You must tell all your colleagues, competitors, and suppliers why they
too should become members. It is
your job to drive a continual membership recruitment campaign. More
members, among other things, mean a louder voice in legislative matters,
more programs to help you improve your business, and better affinity
programs.
A trade association or
professional society should be a wonderful, industry
wide strategic alliance enabling all stakeholders to harness the
collective strength and thereby receiving the value they need. The
members that are actively involved as functionaries in their industry
should be the ones driving an association, not the paid staff and not
the suppliers. Your paid staff members already get their benefit—a
paycheck. Not to diminish the roll of
paid staff however, there is a different dynamic between the persons
that ”pay-to-play,” members and associate members verses the ones
that are “paid-to-play,” the staff. The times when the paid staff experience this “pay-to-play” dynamic
is mostly if they participate at ASAE, MPI, PCMA, etc. where they too
are a paying member.
The
suppliers always get a huge amount of value from
participation—networking with their customers. However, it is you, the
functionary member that stands to gain the most through participation. At this point I must
stop and be clear to you on the idea that I firmly believe suppliers, or
affiliate members, should be able to participate in your association and
should hold board positions. But, too many associations are currently
addicted to the opiate of having their suppliers do all the work of
driving their industry’s association. It is not their job—it’s yours! Your suppliers will happily do
all the work, but by relinquishing your responsibility, you will only
weaken your association.

## Tasks for this exercise:
(A) Please answer these questions about the passage on trade associations:
(i) What three things do more members mean, according to the passage?
(ii) What benefit do paid staff members already get?
(iii) What do suppliers gain from participation?
(B) Rewrite part of the passage on trade associations, replacing "strategic alliance" with "cooperative network". Begin at the words "A trade association" and stop after "a paying member.".
(C) Write what comes next in the passage on trade associations, starting after its final sentence.

## Information provided:

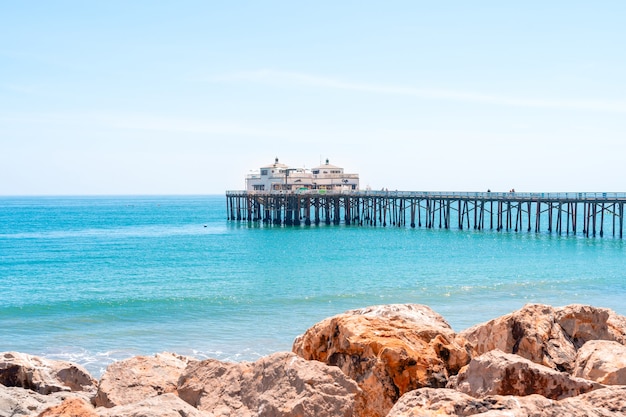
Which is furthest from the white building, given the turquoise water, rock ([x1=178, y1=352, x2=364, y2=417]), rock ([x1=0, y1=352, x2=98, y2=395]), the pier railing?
rock ([x1=178, y1=352, x2=364, y2=417])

## Expected answers:
(A)
(i) A louder voice in legislative matters, more programs to help you improve your business, and better affinity programs.
(ii) A paycheck.
(iii) Networking with their customers.

(B)
A trade association or
professional society should be a wonderful, industry
wide cooperative network enabling all stakeholders to harness the
collective strength and thereby receiving the value they need. The
members that are actively involved as functionaries in their industry
should be the ones driving an association, not the paid staff and not
the suppliers. Your paid staff members already get their benefit—a
paycheck. Not to diminish the roll of
paid staff however, there is a different dynamic between the persons
that ”pay-to-play,” members and associate members verses the ones
that are “paid-to-play,” the staff. The times when the paid staff experience this “pay-to-play” dynamic
is mostly if they participate at ASAE, MPI, PCMA, etc. where they too
are a paying member.

(C)
What about the paid
association staff? Sure, their job is to enable, support, and encourage
the membership. If a prospective member calls or emails an inquiry, they
are to instantly jump on it, get out some membership marketing
materials, and then forward the inquiry to the volunteer membership committee to close the deal. If staff does
their job and does not function as a stumbling block or impediment, then
there is no excuse—every inquiry should be converted to membership.
However, if the paid
staff is too busy doing the work that the volunteer leaders and their
committees should be doing, then they will not instantly jump on
membership inquiries, and another potential member is lost. Remember, more members mean a
louder voice in legislative matters, more programs to help you improve
your business, and better affinity programs.
Association board
members always receive a higher level of value from their association
membership by virtue of their increased engagement. This is the reason
that I refuse to conduct my member value process for determining the
yearly sustainable real-dollar value at board meetings in contrast to
conducting the process at member meetings. Board member numbers will
always be higher. To become an
evangelist for your association, you must truly understand your
return on investment (ROI). When you are clear on the yearly ROI you
receive from your membership investment of time and financial resources,
you will want to shout from the rooftops.
For over a decade I
have been traveling
North America
conducting my proprietary member value process at association and
society meetings. I have NEVER found an organization to deliver less
than a 2X ROI—many deliver 10X. One, the American Society for Quality,
delivers 50X. While there may be an exception, my belief is that the
collaborative efforts of association members will always deliver
value—the challenge is that most associations really cannot
quantitatively document the actual value they deliver. Unfortunately,
that can leave the perception in the minds of some members that their
trade association or professional society is falling down on the job.
While some organizations might, in fact, be falling down on the
job—most deliver value quite well.
I have always advocated
that business is about results, not excuses; and as such so should
associations and its members. To get results, become an evangelist for
your association. For squeezing
even more value from your association or professional society
membership, my recommendation to you:
1. Learn more about the
services your association offers and pledge to take advantage of the
value for which you are already paying. Admit it; you’ve been throwing
money away.
2. Attend your
association’s annual convention this year—no excuses.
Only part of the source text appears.